Task details
Print out all of the records exactly; no picture belongs in the result.

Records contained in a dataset
>>>
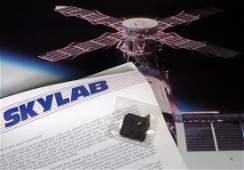 NASA Skylab Poster w Piece of Skylab COA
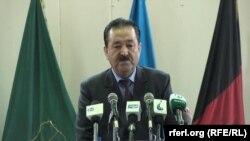 دشمنان این سرزمین به دستور باداران منطقهیی و با پلان استخباراتی وارد افغانستان شدهاند.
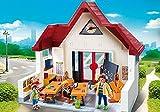 Playmobil 6865 + 6866 City Life 2er Set – Schulhaus und Schulbus - 2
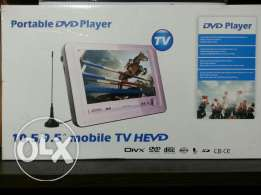 "9.5"" portable stand DVD Player/TV"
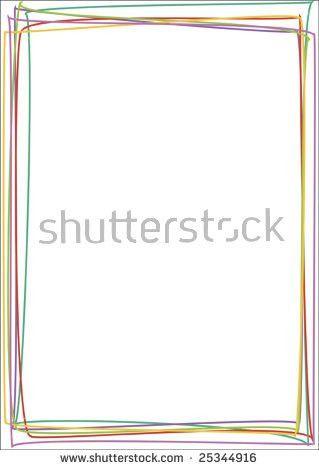 Vector Gold Certificate Stock Vector 9908428 - Shutterstock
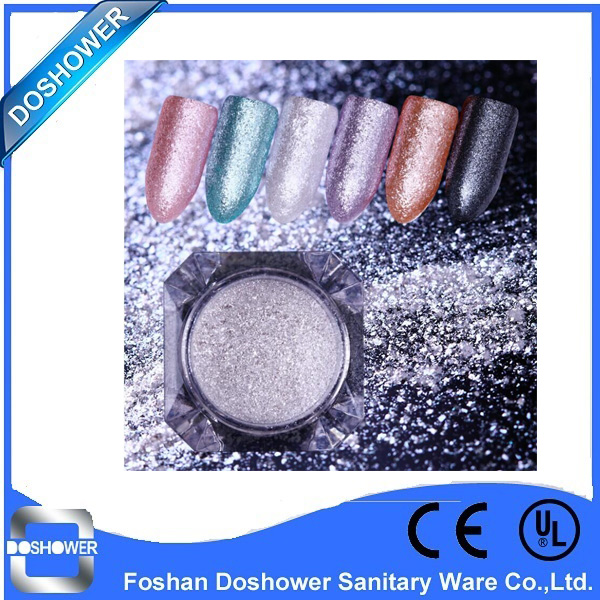 acrylic nails wholesale with Colorful Dip Nails Polish Manicure System for acrylic powder and liquid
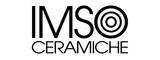 IMSO Ceramiche | Revêtements de sols / Tapis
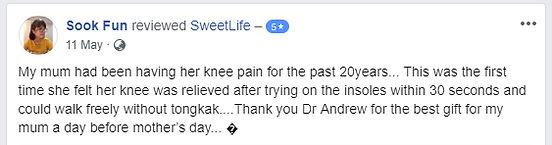 Knee Pain 02.jpg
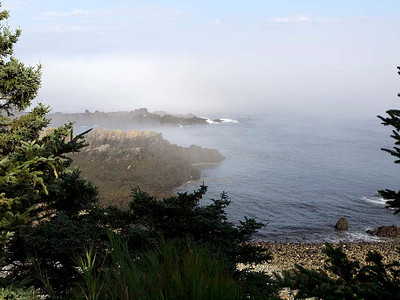 Maine and Campobello Island, New Brunswick, Canada - vacation 2013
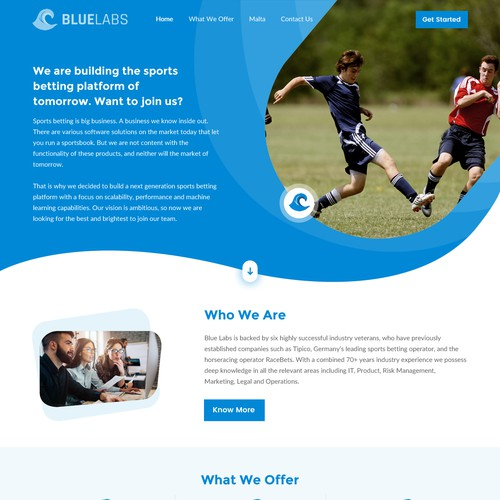 Runner-up design by Right Way
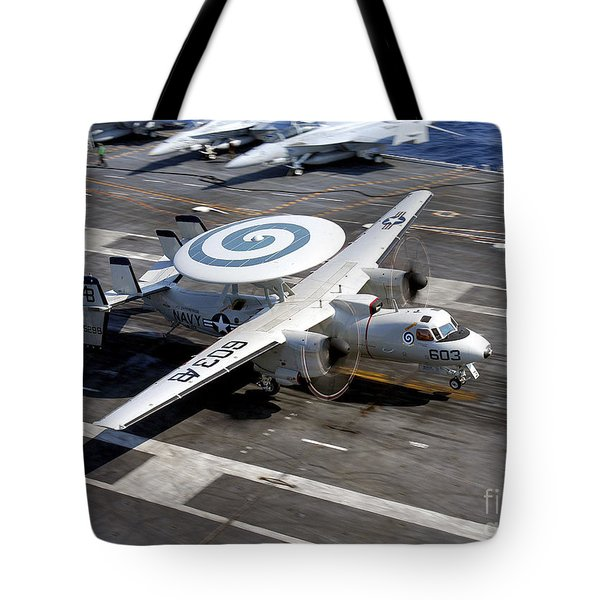 An E-2c Hawkeye Lands On The Flight Tote Bag by Stocktrek Images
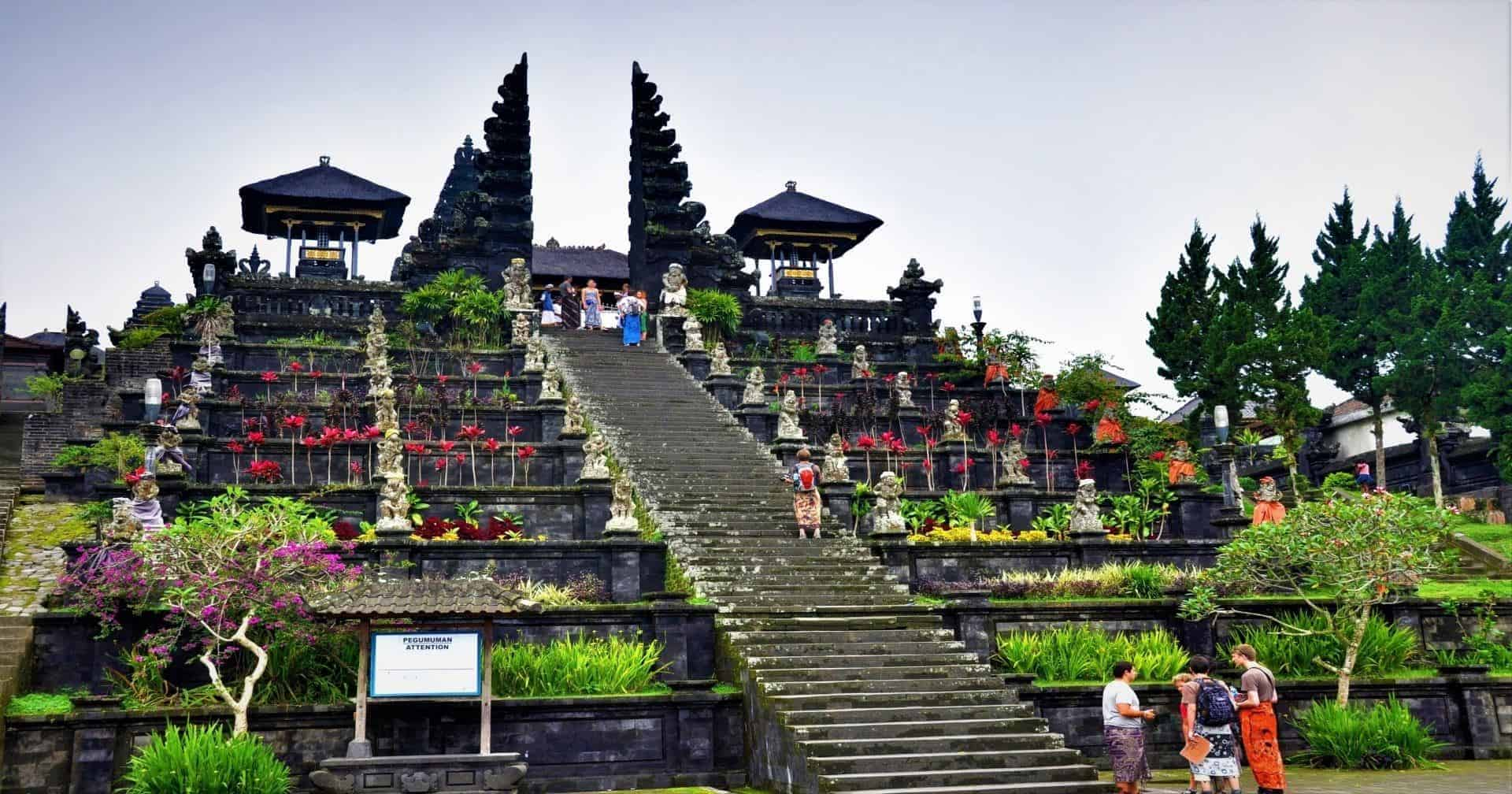 places to visit in Bali Indonesia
<<<
Exercise output
 NASA Skylab Poster w Piece of Skylab COA
 دشمنان این سرزمین به دستور باداران منطقهیی و با پلان استخباراتی وارد افغانستان شدهاند.
 Playmobil 6865 + 6866 City Life 2er Set – Schulhaus und Schulbus - 2
 "9.5"" portable stand DVD Player/TV"
 Vector Gold Certificate Stock Vector 9908428 - Shutterstock
 acrylic nails wholesale with Colorful Dip Nails Polish Manicure System for acrylic powder and liquid
 IMSO Ceramiche | Revêtements de sols / Tapis
 Knee Pain 02.jpg
 Maine and Campobello Island, New Brunswick, Canada - vacation 2013
 Runner-up design by Right Way
 An E-2c Hawkeye Lands On The Flight Tote Bag by Stocktrek Images
 places to visit in Bali Indonesia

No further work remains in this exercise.